Heureusement, progressivement, le travail de pédagogie et de sensibilisation auprès des professionnels de santé et du grand public paie. Le regard porté sur cet enjeu de santé publique évolue. Bien aidé il est vrai par les multiples actions menées par la FFC pour alerter sur les particularités des maladies cardiovasculaires chez les femmes, à toutes les étapes de leur vie (puberté, grossesse, ménopause) tant pour les femmes en bonne santé (prévention primaire) que pour celles déjà touchées par une maladie cardiovasculaire (prévention secondaire).
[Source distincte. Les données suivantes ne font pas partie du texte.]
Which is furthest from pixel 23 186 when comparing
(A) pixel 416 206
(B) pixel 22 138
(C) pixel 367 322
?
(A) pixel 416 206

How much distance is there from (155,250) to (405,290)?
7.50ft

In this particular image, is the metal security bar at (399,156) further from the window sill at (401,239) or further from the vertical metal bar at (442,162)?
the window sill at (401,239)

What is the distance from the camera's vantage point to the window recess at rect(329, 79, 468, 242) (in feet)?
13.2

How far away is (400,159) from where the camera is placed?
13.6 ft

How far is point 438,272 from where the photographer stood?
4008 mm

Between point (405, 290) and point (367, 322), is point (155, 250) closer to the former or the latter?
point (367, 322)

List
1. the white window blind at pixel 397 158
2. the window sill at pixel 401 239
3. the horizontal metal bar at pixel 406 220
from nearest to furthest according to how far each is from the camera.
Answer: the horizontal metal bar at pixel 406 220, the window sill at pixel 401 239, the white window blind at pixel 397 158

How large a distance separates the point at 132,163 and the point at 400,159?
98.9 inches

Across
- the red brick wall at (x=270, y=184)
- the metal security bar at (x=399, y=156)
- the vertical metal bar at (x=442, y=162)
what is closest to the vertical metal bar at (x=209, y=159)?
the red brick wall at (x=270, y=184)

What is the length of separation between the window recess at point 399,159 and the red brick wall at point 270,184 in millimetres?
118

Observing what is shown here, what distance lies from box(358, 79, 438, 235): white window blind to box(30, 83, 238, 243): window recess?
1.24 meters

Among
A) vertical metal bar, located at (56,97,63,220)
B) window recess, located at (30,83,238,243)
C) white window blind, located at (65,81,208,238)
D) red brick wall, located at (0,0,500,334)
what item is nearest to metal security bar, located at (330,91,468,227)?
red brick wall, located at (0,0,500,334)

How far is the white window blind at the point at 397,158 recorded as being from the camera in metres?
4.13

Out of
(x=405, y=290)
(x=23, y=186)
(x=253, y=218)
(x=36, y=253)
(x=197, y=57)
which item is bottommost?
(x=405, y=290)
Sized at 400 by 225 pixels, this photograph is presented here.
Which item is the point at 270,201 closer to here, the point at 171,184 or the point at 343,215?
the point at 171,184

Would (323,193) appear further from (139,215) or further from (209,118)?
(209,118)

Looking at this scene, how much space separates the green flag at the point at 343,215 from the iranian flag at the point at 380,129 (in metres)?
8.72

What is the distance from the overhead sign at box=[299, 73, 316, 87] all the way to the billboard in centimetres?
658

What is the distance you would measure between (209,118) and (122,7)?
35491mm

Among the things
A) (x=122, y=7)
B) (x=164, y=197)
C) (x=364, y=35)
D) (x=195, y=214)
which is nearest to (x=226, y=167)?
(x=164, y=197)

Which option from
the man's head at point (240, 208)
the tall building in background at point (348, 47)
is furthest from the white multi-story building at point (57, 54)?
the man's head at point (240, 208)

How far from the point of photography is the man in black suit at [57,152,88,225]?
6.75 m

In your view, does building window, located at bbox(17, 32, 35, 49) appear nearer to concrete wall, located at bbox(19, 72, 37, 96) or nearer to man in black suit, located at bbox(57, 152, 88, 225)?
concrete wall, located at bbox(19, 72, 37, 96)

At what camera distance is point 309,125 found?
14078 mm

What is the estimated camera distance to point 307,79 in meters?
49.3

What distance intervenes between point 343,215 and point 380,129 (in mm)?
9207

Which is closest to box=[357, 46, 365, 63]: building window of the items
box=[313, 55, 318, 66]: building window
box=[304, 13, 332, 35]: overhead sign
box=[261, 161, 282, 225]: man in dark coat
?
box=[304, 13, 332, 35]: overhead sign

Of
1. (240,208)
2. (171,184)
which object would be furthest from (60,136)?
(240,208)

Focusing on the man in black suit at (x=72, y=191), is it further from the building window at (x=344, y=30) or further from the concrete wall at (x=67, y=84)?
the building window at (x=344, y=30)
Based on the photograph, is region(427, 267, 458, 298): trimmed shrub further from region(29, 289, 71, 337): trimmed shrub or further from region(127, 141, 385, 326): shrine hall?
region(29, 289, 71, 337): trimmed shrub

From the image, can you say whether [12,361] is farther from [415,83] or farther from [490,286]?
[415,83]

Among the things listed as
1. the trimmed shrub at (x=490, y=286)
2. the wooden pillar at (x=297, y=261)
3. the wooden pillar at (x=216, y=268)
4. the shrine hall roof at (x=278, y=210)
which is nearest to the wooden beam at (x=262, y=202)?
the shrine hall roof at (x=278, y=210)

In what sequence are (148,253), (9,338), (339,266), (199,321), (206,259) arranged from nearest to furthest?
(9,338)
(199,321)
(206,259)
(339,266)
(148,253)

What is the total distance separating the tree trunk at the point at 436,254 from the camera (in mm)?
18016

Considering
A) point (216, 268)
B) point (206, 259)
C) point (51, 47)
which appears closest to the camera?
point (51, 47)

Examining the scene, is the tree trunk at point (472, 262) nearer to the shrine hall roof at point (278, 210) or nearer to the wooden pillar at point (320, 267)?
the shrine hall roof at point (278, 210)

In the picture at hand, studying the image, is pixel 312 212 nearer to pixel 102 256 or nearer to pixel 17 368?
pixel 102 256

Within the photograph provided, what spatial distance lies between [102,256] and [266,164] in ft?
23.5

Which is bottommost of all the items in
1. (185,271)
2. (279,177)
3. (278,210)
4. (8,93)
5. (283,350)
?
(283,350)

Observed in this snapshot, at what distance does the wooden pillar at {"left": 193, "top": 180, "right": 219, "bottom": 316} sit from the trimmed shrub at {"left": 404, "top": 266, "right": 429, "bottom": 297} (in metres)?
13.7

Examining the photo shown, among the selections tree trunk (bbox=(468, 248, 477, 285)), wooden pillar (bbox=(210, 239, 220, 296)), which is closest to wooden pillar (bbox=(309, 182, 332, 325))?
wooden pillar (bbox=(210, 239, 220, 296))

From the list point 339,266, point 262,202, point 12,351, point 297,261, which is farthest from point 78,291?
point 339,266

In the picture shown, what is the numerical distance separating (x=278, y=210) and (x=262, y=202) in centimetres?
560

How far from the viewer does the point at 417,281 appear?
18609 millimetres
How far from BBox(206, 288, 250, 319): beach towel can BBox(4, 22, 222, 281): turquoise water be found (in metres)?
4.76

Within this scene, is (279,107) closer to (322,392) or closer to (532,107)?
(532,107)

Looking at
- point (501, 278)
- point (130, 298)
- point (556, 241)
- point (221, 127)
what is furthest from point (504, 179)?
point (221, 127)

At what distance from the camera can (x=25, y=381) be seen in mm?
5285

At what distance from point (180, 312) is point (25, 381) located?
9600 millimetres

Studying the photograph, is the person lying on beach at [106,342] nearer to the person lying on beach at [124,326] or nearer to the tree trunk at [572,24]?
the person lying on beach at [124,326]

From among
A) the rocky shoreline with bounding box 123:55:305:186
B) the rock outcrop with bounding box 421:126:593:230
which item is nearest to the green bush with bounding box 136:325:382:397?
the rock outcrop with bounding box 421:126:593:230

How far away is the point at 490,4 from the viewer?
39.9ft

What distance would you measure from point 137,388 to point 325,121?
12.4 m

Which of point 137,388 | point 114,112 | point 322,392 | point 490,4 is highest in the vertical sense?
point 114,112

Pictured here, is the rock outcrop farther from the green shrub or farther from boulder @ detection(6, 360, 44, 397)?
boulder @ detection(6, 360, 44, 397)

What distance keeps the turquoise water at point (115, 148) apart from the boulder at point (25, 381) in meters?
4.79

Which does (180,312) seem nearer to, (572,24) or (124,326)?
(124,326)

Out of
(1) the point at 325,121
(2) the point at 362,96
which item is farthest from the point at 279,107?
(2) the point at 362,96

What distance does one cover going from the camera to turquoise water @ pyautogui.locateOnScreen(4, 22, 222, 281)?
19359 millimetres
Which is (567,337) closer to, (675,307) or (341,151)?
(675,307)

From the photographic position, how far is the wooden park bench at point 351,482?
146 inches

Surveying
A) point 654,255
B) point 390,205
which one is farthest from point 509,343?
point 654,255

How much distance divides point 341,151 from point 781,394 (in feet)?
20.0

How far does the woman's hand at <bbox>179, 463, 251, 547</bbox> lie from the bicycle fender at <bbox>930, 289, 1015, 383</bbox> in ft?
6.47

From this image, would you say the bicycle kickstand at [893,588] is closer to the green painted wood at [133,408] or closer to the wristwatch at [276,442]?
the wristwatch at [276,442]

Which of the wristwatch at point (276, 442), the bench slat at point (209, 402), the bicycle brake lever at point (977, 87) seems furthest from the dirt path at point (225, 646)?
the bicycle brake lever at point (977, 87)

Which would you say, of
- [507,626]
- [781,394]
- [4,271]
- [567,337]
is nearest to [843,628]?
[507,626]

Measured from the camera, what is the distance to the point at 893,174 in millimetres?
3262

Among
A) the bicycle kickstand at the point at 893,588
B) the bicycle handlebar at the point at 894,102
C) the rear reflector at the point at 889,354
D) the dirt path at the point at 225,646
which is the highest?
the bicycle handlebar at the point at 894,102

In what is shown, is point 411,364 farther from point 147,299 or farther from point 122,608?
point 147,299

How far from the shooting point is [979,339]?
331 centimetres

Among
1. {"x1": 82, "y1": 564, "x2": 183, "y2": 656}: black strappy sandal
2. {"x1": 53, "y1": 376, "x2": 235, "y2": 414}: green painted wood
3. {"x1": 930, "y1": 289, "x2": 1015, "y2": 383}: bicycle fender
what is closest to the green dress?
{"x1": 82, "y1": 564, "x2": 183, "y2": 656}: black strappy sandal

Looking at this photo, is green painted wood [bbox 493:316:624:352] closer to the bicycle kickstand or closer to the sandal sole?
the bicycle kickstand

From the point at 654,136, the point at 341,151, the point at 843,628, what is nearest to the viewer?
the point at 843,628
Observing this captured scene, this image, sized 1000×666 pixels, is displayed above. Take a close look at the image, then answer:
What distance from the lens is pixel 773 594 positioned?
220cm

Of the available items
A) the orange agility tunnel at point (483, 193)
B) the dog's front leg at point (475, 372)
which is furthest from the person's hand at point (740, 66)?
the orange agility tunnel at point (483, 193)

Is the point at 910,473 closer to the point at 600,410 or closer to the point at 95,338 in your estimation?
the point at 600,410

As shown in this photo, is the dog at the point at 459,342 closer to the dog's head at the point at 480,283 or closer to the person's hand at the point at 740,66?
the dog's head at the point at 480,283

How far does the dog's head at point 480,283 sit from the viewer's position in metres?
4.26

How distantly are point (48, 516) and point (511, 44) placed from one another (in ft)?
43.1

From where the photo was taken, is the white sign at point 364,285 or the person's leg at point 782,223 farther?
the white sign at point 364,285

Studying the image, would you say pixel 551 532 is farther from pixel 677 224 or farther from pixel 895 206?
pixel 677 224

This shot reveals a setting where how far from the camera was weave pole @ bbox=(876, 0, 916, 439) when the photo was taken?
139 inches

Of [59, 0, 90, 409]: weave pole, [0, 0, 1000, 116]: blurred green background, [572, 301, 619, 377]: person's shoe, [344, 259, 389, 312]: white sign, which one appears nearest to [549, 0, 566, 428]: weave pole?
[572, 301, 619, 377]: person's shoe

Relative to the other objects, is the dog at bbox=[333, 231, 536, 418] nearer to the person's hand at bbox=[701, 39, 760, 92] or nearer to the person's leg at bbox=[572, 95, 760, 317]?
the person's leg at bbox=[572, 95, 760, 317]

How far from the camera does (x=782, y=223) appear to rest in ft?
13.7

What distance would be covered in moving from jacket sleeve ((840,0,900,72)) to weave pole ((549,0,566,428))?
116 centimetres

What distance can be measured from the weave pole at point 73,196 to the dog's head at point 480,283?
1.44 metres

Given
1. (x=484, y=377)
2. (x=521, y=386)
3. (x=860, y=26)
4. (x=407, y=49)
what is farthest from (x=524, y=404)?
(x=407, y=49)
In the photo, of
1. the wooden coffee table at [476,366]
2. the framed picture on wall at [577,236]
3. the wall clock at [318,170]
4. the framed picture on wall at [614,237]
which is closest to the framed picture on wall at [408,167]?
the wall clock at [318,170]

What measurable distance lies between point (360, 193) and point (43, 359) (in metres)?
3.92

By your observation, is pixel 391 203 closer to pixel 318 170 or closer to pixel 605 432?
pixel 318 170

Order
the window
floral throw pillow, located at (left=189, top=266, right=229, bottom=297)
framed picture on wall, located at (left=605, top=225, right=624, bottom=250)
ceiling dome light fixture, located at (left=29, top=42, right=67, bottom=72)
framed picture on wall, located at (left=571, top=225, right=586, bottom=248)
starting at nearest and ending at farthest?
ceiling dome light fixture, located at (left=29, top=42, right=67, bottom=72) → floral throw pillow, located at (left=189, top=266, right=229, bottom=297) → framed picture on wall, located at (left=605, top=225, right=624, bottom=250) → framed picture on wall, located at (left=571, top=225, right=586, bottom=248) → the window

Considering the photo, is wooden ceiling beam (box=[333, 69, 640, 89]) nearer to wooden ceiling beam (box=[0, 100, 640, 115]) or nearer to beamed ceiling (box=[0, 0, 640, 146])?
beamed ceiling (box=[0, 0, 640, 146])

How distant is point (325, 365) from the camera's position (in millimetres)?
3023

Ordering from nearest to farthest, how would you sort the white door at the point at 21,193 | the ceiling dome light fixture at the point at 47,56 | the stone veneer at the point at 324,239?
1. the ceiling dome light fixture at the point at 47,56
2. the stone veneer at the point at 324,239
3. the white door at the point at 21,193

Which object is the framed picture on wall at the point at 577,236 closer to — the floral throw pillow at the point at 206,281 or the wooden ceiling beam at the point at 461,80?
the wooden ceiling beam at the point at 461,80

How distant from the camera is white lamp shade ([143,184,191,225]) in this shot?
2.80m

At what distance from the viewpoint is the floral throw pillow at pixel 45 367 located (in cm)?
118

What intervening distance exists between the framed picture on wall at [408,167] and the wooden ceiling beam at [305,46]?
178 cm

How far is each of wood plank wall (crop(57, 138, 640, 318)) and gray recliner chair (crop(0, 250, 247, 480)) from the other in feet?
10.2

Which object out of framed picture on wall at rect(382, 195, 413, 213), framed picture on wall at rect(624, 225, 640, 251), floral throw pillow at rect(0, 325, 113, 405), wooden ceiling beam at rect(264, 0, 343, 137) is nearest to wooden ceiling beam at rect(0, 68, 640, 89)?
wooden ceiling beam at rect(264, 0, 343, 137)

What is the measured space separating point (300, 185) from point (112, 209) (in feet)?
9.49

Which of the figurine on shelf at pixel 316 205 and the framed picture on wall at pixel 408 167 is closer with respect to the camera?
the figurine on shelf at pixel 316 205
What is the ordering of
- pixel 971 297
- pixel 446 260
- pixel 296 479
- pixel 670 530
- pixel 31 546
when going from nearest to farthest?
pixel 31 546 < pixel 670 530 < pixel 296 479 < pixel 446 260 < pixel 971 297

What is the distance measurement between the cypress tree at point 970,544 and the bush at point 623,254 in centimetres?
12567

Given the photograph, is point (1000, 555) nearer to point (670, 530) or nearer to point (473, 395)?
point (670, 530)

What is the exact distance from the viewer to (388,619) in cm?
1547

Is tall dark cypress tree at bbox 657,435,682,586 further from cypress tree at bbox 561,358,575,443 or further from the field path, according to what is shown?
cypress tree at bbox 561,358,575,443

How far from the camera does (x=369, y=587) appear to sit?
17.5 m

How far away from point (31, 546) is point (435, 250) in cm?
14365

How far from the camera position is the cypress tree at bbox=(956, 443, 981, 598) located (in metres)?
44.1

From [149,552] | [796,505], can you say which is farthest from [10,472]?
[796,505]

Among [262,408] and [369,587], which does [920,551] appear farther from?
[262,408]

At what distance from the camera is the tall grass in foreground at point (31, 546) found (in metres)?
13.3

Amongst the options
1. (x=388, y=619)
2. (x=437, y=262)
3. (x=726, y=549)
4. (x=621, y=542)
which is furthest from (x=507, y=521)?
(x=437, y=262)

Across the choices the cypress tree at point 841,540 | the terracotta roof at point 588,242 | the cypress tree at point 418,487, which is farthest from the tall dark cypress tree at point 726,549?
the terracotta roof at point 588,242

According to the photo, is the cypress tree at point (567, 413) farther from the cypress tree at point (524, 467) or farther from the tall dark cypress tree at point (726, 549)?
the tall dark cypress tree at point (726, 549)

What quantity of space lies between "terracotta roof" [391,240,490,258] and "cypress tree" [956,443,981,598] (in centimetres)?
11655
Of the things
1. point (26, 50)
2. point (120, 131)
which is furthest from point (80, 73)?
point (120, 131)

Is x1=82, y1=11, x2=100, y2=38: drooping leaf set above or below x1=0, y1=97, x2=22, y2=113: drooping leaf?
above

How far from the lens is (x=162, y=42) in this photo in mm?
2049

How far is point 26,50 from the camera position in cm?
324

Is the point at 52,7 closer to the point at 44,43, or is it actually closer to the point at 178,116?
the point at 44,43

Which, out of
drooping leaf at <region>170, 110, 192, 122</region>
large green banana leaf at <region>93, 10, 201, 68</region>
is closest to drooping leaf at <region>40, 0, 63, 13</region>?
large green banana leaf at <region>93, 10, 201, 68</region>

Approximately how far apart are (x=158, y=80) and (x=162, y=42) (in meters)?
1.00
Des actions menées via la commission Cœur de Femmes avec la production d’une riche documentation sur le sujet (ex. brochure sur les risques des maladies cardiovasculaires spécifiques à la femme) ; la réalisation d’enquêtes thématiques, la participation aux congrès médicaux et aux manifestations grand public ; l’information diffusée par les 269 clubs Cœur et santé de la FFC ; les campagnes de communication auprès des médias ; l’élaboration d’un programme d’Éducation Thérapeutique « pour les femmes » en partenariat avec la Commission « éducation thérapeutique du patient » (ETP) de la Société Française de Cardiologie.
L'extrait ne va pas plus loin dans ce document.